= Elisenda Grigsby =

American mathematician

Julia Elisenda (Eli) Grigsby is an American mathematician who works as a professor at Boston College. Her research began with the study of low-dimensional topology, including knot theory and category-theoretic knot invariants. She is currently working in the field of machine learning.

==Education and career==
Grigsby earned a bachelor's degree in mathematics from Harvard University in 1999, after earlier forays into biochemistry and physics.

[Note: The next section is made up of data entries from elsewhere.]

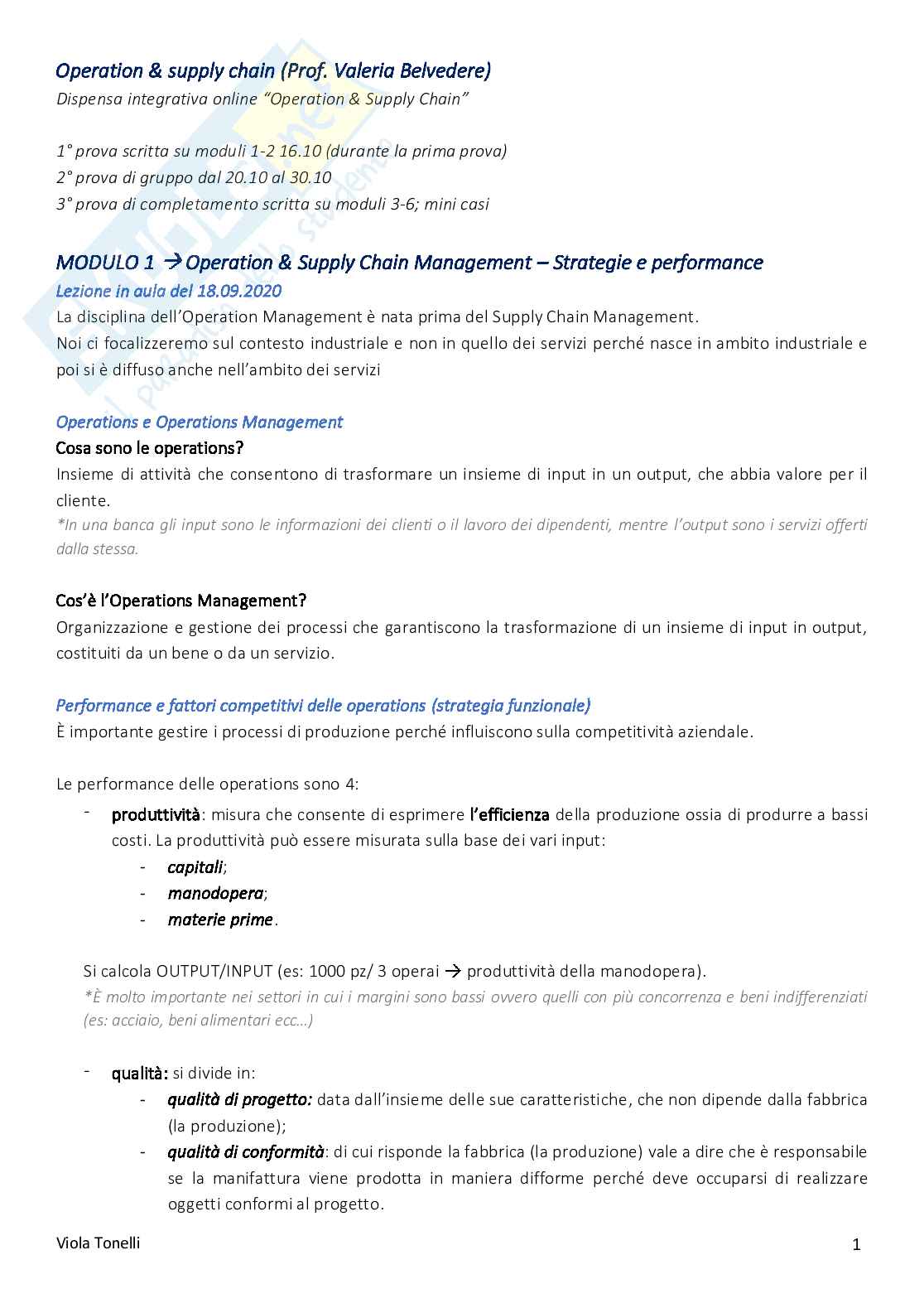 Operation & supply chain (Prof. Valeria Belvedere)
Dispensa integrativa online "Operation & Supply Chain"

1° prova scritta su moduli 1-2 16.10 (durante la prima prova)
2° prova di gruppo dal 20.10 al 30.10
3° prova di completamento scritta su moduli 3-6; mini casi

MODULO 1 → Operation & Supply Chain Management – Strategie e performance
Lezione in aula del 18.09.2020
La disciplina dell'Operation Management è nata prima del Supply Chain Management.
Noi ci focalizzeremo sul contesto industriale e non in quello dei servizi perché nasce in ambito industriale e poi si è diffuso anche nell'ambito dei servizi

Operations e Operations Management
Cosa sono le operations?
Insieme di attività che consentono di trasformare un insieme di input in un output, che abbia valore per il cliente.
*In una banca gli input sono le informazioni dei clienti o il lavoro dei dipendenti, mentre l'output sono i servizi offerti dalla stessa.

Cos'è l'Operations Management?
Organizzazione e gestione dei processi che garantiscono la trasformazione di un insieme di input in output, costituiti da un bene o da un servizio.

Performance e fattori competitivi delle operations (strategia funzionale)
È importante gestire i processi di produzione perché influiscono sulla competitività aziendale.

Le performance delle operations sono 4:
- produttività: misura che consente di esprimere l'efficienza della produzione ossia di produrre a bassi costi. La produttività può essere misurata sulla base dei vari input:
  - capitali;
  - manodopera;
  - materie prime.

Si calcola OUTPUT/INPUT (es: 1000 pz/ 3 operai → produttività della manodopera).
*È molto importante nei settori in cui i margini sono bassi ovvero quelli con più concorrenza e beni indifferenziati (es: acciaio, beni alimentari ecc…)

- qualità: si divide in:
  - qualità di progetto: data dall'insieme delle sue caratteristiche, che non dipende dalla fabbrica (la produzione);
  - qualità di conformità: di cui risponde la fabbrica (la produzione) vale a dire che è responsabile se la manifattura viene prodotta in maniera difforme perché deve occuparsi di realizzare oggetti conformi al progetto.

Viola Tonelli
1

After a year working as an operations researcher in Silicon Valley, she returned to graduate school at the University of California, Berkeley, and completed her doctorate in 2005 under the joint supervision of Robion Kirby and Peter Ozsváth.

She was a postdoctoral researcher at Columbia University and the Mathematical Sciences Research Institute, and joined the Boston College faculty in 2009.

==Service==
Grigsby belongs to the advisory board of Girls' Angle, a non-profit organization for encouraging girls to participate in mathematics, and is responsible for creating a sequence of video lectures by women in mathematics for Girls' Angle.

==Recognition==
In 2014 she became the inaugural winner of the Joan & Joseph Birman Research Prize in Topology and Geometry, given biennially by the Association for Women in Mathematics to an outstanding early-career female researcher in topology and geometry.